Una signora s’impietosisce, mi cambia i soldi e li rigiro all’autista.
“Eccoli qua: si può anche essere più educati in casi come questi”.
“Fucking tourist”.
Voilà un riassunto della simpatia maltese. Le uniche persone simpatiche conosciute, in 4 mesi, sono state dei contadini, il resto sono una feccia umana disarmante, pronti a vendere la nonna sottoprezzo pur d’inculare un turista. Altro esempio riportatomi da un amico: immaginatevici. Volete andare a vedere uno spettacolo di delfini. Costo: 100 euro (gulp!). Acconto: 40. La comprate, vi dicono di presentarvi il giorno dopo per saldare il conto. Andate con la prevendita. Vi dicono che non è valida, che avreste dovuto comprare subito il biglietto da 100. O ripagate tutto, o perdete l’acconto. Questo modo di fare mi fa vomitare e rendere conto della biechezza dell’essere umano. Che poi Malta vive di turismo, quindi dovrebbe farne tesoro. Tutt’altro, qui mi sono imbattuto in una rozzezza culturale davvero allarmante, un crogiuolo di stupido e pacchiano che rasenta l’ignobile.
Siamo al punto 3: meglio uniformarsi a Malta, dato che l’alternativa è essere un reietto della società.
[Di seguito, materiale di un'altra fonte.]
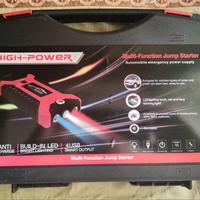 Kit avviatore di emergenza Jump Starter 99800 mAh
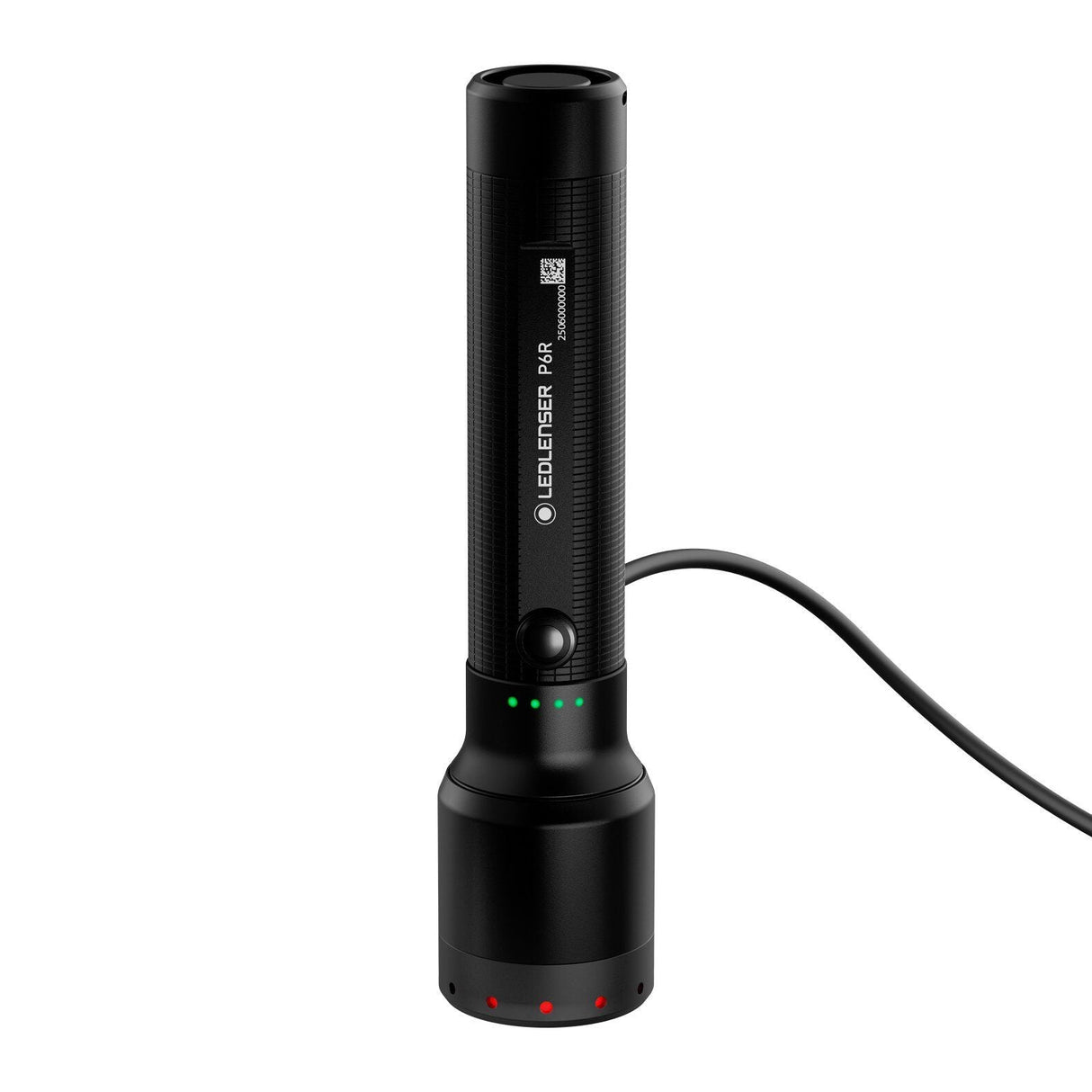 Led Lenser Portable Electric Lamp P6R New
Qui mi chiedo: fino a che punto è valida la parola Europa? Perchè, come appena detto, si pagano prezzi diversi per lo stesso prodotto, a seconda della nazionalità? Le donne sono esseri umani di serie B e servono solo a fini riproduttivi. Le persone di colore sono ghettizzate e in certi locali non li fanno entrare neanche dopo verifica del passaporto europeo! Bisogna sottolineare che Malta è geograficamente al limite del blocco occidentale, sarà per questo che il rispetto dei diritti fondamentali dell’uomo risulta loro così difficile (va bene dai, non iniziamo a dire che pure da noi i diritti sono bistrattati…). Ad esempio, non basta essere cittadino europeo, ma bisogna ottenere anche il permesso di residenza maltese. L’unica maniera è ricevere la “protezione scritta” di un parroco, medico o poliziotto e portare la richiesta (non si accettano invii) alla Valletta, dove vi attenderanno file imperiture. Ottenni la sponsorizzazione di un medico il quale, dietro compenso di 10 euro, affermò che “Andrea Marti bla bla è idoneo al permesso di soggiorno bla bla in base alla sua solida condotta morale”. Avrei voluto scompisciarmi dalle risate. Invece ho preso il tutto e mi sono fatto 4 ore di attesa alla Valletta. L’impiegata di turno mi ha salutato dicendomi che mi avrebbero fatto sapere. Il vuoto, il nulla per 2 mesi. Qualche giorno fa ricevo una mail che m’informa dell’esito positivo della mia application. Ma che m’importa, non voglio mai più vivere a Malta. Mentre rimuovo un pelo dal mio naso, lunghissimo e albino, penso fra me e me che non vedo l’ora di finire di scrivere quest’articolo per fare CTRL+C e inviarlo alla Valletta.